Records from a set of spatial questions
######
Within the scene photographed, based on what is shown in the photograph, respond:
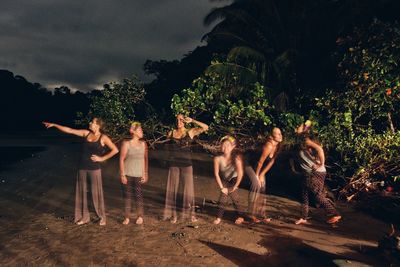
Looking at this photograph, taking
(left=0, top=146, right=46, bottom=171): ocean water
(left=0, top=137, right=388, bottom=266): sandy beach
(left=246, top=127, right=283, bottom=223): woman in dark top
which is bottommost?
(left=0, top=146, right=46, bottom=171): ocean water

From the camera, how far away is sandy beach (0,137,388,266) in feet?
15.2

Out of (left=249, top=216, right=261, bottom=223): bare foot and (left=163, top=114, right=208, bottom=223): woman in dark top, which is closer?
(left=163, top=114, right=208, bottom=223): woman in dark top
######
◆ Objective
Return the entire listing above verbatim, without the pictures.

◆ Problem solution
Within the scene photographed, based on what is shown in the photograph, respond:
Looking at this photograph, taking
(left=0, top=146, right=46, bottom=171): ocean water
(left=0, top=137, right=388, bottom=266): sandy beach
(left=246, top=127, right=283, bottom=223): woman in dark top
which is bottommost?
(left=0, top=146, right=46, bottom=171): ocean water

From the camera, how far away is sandy beach (0,137,388,266) in feet?
15.2

Out of (left=249, top=216, right=261, bottom=223): bare foot and (left=163, top=114, right=208, bottom=223): woman in dark top, which is closer?
(left=163, top=114, right=208, bottom=223): woman in dark top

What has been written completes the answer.